The Guy Behind Google's Anti-Diversity Memo Has Become An Alt-Right Darling

by Cate Carrejo
Feng Li/Getty Images News/Getty Images

It may be 2017, but white men in positions of privilege and power are still wont to espouse misogyny and racism. The latest culprit is James Damore, the former Google engineer whose anti-diversity memo railed against the company's diversity policies. Now, some extreme alt-right supporters are rallying around his cause, calling for a boycott of the company.

Damore's anti-diversity manifesto made headlines over the weekend after several media outlets published the memo. Its primary argument is that Google discriminates against male employees by advancing an equal gender representation philosophy within the company. It hits many of the highlights of conservative ideology, such as the "myth" of the gender wage gap, the idea that all women are inherently less adept at math and science, and that diversity programs aren't worth it because of financial costs.

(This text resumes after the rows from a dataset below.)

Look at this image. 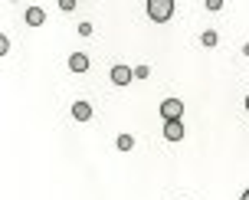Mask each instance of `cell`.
Returning a JSON list of instances; mask_svg holds the SVG:
<instances>
[{
    "mask_svg": "<svg viewBox=\"0 0 249 200\" xmlns=\"http://www.w3.org/2000/svg\"><path fill=\"white\" fill-rule=\"evenodd\" d=\"M75 3H79V0H59L62 10H75Z\"/></svg>",
    "mask_w": 249,
    "mask_h": 200,
    "instance_id": "cell-13",
    "label": "cell"
},
{
    "mask_svg": "<svg viewBox=\"0 0 249 200\" xmlns=\"http://www.w3.org/2000/svg\"><path fill=\"white\" fill-rule=\"evenodd\" d=\"M26 23L30 26H43L46 23V10H43V7H30V10H26Z\"/></svg>",
    "mask_w": 249,
    "mask_h": 200,
    "instance_id": "cell-6",
    "label": "cell"
},
{
    "mask_svg": "<svg viewBox=\"0 0 249 200\" xmlns=\"http://www.w3.org/2000/svg\"><path fill=\"white\" fill-rule=\"evenodd\" d=\"M246 109H249V95H246Z\"/></svg>",
    "mask_w": 249,
    "mask_h": 200,
    "instance_id": "cell-15",
    "label": "cell"
},
{
    "mask_svg": "<svg viewBox=\"0 0 249 200\" xmlns=\"http://www.w3.org/2000/svg\"><path fill=\"white\" fill-rule=\"evenodd\" d=\"M72 118L75 122H89V118H92V105H89V102H75L72 105Z\"/></svg>",
    "mask_w": 249,
    "mask_h": 200,
    "instance_id": "cell-7",
    "label": "cell"
},
{
    "mask_svg": "<svg viewBox=\"0 0 249 200\" xmlns=\"http://www.w3.org/2000/svg\"><path fill=\"white\" fill-rule=\"evenodd\" d=\"M203 3H207V10H220L223 7V0H203Z\"/></svg>",
    "mask_w": 249,
    "mask_h": 200,
    "instance_id": "cell-12",
    "label": "cell"
},
{
    "mask_svg": "<svg viewBox=\"0 0 249 200\" xmlns=\"http://www.w3.org/2000/svg\"><path fill=\"white\" fill-rule=\"evenodd\" d=\"M135 79V69H128V66H112V82L115 86H128Z\"/></svg>",
    "mask_w": 249,
    "mask_h": 200,
    "instance_id": "cell-3",
    "label": "cell"
},
{
    "mask_svg": "<svg viewBox=\"0 0 249 200\" xmlns=\"http://www.w3.org/2000/svg\"><path fill=\"white\" fill-rule=\"evenodd\" d=\"M148 75H151L148 66H138V69H135V79H148Z\"/></svg>",
    "mask_w": 249,
    "mask_h": 200,
    "instance_id": "cell-10",
    "label": "cell"
},
{
    "mask_svg": "<svg viewBox=\"0 0 249 200\" xmlns=\"http://www.w3.org/2000/svg\"><path fill=\"white\" fill-rule=\"evenodd\" d=\"M79 36H92V23H79Z\"/></svg>",
    "mask_w": 249,
    "mask_h": 200,
    "instance_id": "cell-11",
    "label": "cell"
},
{
    "mask_svg": "<svg viewBox=\"0 0 249 200\" xmlns=\"http://www.w3.org/2000/svg\"><path fill=\"white\" fill-rule=\"evenodd\" d=\"M180 115H184V102H180V99H164L161 102V118H164V122L180 118Z\"/></svg>",
    "mask_w": 249,
    "mask_h": 200,
    "instance_id": "cell-2",
    "label": "cell"
},
{
    "mask_svg": "<svg viewBox=\"0 0 249 200\" xmlns=\"http://www.w3.org/2000/svg\"><path fill=\"white\" fill-rule=\"evenodd\" d=\"M148 17L154 23H167L174 17V0H148Z\"/></svg>",
    "mask_w": 249,
    "mask_h": 200,
    "instance_id": "cell-1",
    "label": "cell"
},
{
    "mask_svg": "<svg viewBox=\"0 0 249 200\" xmlns=\"http://www.w3.org/2000/svg\"><path fill=\"white\" fill-rule=\"evenodd\" d=\"M115 145H118V151H131V148H135V138H131V135H118Z\"/></svg>",
    "mask_w": 249,
    "mask_h": 200,
    "instance_id": "cell-8",
    "label": "cell"
},
{
    "mask_svg": "<svg viewBox=\"0 0 249 200\" xmlns=\"http://www.w3.org/2000/svg\"><path fill=\"white\" fill-rule=\"evenodd\" d=\"M69 69L72 73H89V56L86 53H72L69 56Z\"/></svg>",
    "mask_w": 249,
    "mask_h": 200,
    "instance_id": "cell-5",
    "label": "cell"
},
{
    "mask_svg": "<svg viewBox=\"0 0 249 200\" xmlns=\"http://www.w3.org/2000/svg\"><path fill=\"white\" fill-rule=\"evenodd\" d=\"M164 138H167V141H180V138H184V125H180V118L164 122Z\"/></svg>",
    "mask_w": 249,
    "mask_h": 200,
    "instance_id": "cell-4",
    "label": "cell"
},
{
    "mask_svg": "<svg viewBox=\"0 0 249 200\" xmlns=\"http://www.w3.org/2000/svg\"><path fill=\"white\" fill-rule=\"evenodd\" d=\"M216 30H203V36H200V43H203V46H216Z\"/></svg>",
    "mask_w": 249,
    "mask_h": 200,
    "instance_id": "cell-9",
    "label": "cell"
},
{
    "mask_svg": "<svg viewBox=\"0 0 249 200\" xmlns=\"http://www.w3.org/2000/svg\"><path fill=\"white\" fill-rule=\"evenodd\" d=\"M243 200H249V187H246V190H243Z\"/></svg>",
    "mask_w": 249,
    "mask_h": 200,
    "instance_id": "cell-14",
    "label": "cell"
}]
</instances>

"Discriminating just to increase the representation of women in tech is as misguided and biased as mandating increases for women’s representation in the homeless, work-related and violent deaths, prisons, and school dropouts," Damore wrote in the document, which was published in full by Gizmodo.

The bizarre document, and Damore's subsequent termination by Google, has caught the attention of alt-right activists praising Damore's courage in speaking his mind. Right-leaning crowdfunding platform Wesearchr established a fundraiser for Damore with a $60,000 minimum goal. The platform has previously supported fundraising bids to finance an investigation to prove that French president Emmanuel Macron is gay and an exclusive interview with George Zimmerman.

"We can't let James Damore be bullied like this without a fight," the Wesearchr staff wrote on the fundraising page. "When the Left gets someone fired, it's our duty to get that person back up on their feet and stronger and more secure than ever. If we don't, then we're next. James Damore stood up for the truth. Let's stand up for James Damore."

According to the web page, Wesearchr has been in contact with Damore, and he requested the fundraiser. Donors have already raised $5000 to "help James get back on his feet and see if he can fight Google." Damore told The New York Times that he has "a legal right to express concerns about the terms and conditions of [his] working environment and to bring up potentially illegal behavior, which is what [his] document does." However, according to Business Insider, California has strict laws protecting employers' rights to fire people who promote political views while on the job.

The worst part of the whole situation might be Google's own self-reported stats, which show that the diversity Damore hammered in his memo doesn't even exist. Overall, the company's workforce is 31 percent female and 69 percent male. In the tech sector, those numbers dip even further — only 20 percent of Google engineers are female. The company is even more racially homogenous than it is sexually exclusive. 56 percent of Google employees are white, 35 percent are Asian, four percent are Hispanic, and two percent are black.

The public debate over the justice in Damore's termination is sure to rage for quite some time — it's a prime example of the subjective nature of "truth" and how it tends to split Americans along ideological lines. Whatever comes from it, Damore's firing presents a complicated moral quandary. While some argue that Damore deserved what he got, many others claim that the company's swift termination merely proved his point.